Last week, the Government of Canada removed all retaliatory tariffs on U.S. recreational boats entering Canada, immediately ending a levy that hurt boat businesses on both sides of the border. NMMA and NMMA Canada heralded the news, calling the action a momentous step in the right direction for the North American marine industry, which has been particularly suppressed by tariffs on multiple fronts over the past year.
In response, Thom Dammrich, president of the National Marine Manufacturers Association (NMMA) stated, “The Canadian government’s order to remove its crippling retaliatory tariffs on U.S. boats is undoubtedly the most positive development for our industry since the global trade war began more than a year ago.
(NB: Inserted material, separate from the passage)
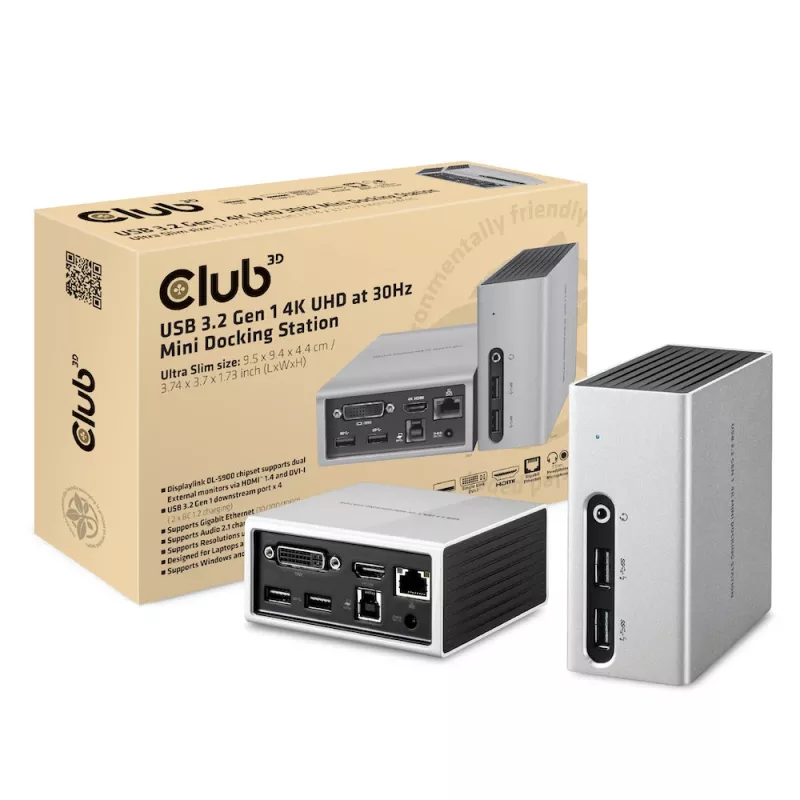 Estación de acoplamiento mini CLUB3D USB 3.2 Gen 1 4K UHD a 30Hz diseño ultra slim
We are elated by Canada’s decision to end this penalty on American boat imports – a market that accounts for the largest share of U.S. boat exports at nearly 35% – and we look forward to fully restoring our trade relationship immediately. As such, we call on the Trump administration to resolve its Section 232 tariffs on aluminum and steel and urge Congress to swiftly ratify the United States-Mexico-Canada agreement (USMCA)."
NMMA Canada president, Sara Anghel added, "We are thrilled the Canadian government heard our concerns and addressed them head on. Together, the boating industry worked tirelessly to raise awareness of the unintended consequences that the tariffs and countermeasures were causing Canadian marine businesses. Eliminating retaliatory tariffs on U.S. boats has been the entire industry’s top priority for nearly a year, and this action is a monumental win for all of us.”
The order to lift the tariffs applies to all boats imported on or after April 30, 2019 and will be officially published on May 15, 2019. Together, NMMA and NMMA Canada – along with the broader recreational boating industry – led the charge in highlight retaliatory tariffs’ debilitating effects to small businesses on both sides of the border and advocating for their removal.